- [Information]:
# # #

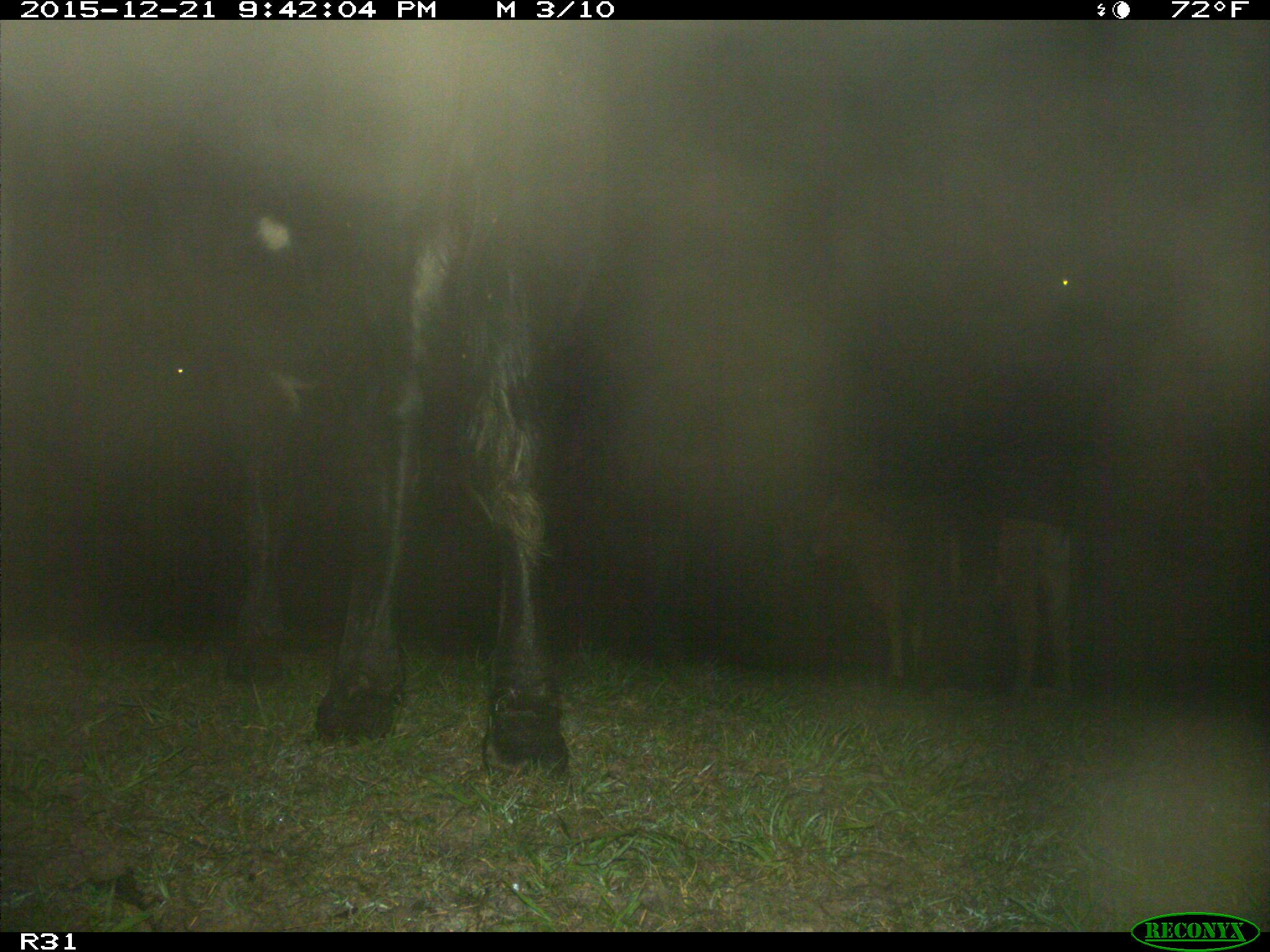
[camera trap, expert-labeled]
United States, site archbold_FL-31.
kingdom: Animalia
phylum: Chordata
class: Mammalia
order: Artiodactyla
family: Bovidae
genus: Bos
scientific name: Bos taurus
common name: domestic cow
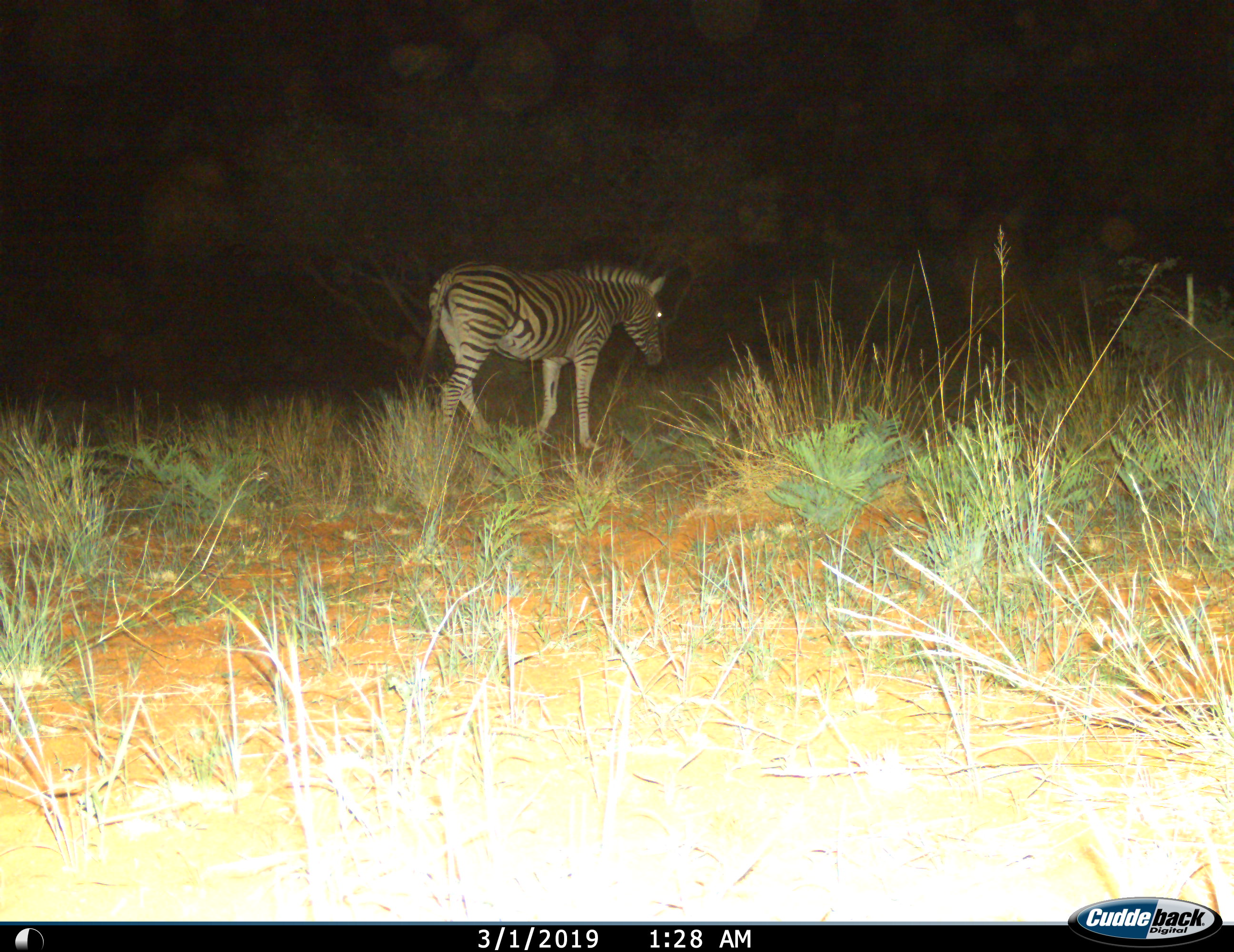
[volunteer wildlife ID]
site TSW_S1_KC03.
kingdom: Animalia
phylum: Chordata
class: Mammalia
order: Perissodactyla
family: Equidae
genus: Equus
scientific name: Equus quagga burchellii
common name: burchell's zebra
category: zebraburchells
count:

# # #

- [Instructions to follow]: Restate the records above word for word. Skip every picture.

- [Answer below]:
[camera trap, expert-labeled]
United States, site archbold_FL-31.
kingdom: Animalia
phylum: Chordata
class: Mammalia
order: Artiodactyla
family: Bovidae
genus: Bos
scientific name: Bos taurus
common name: domestic cow
[volunteer wildlife ID]
site TSW_S1_KC03.
kingdom: Animalia
phylum: Chordata
class: Mammalia
order: Perissodactyla
family: Equidae
genus: Equus
scientific name: Equus quagga burchellii
common name: burchell's zebra
category: zebraburchells
count:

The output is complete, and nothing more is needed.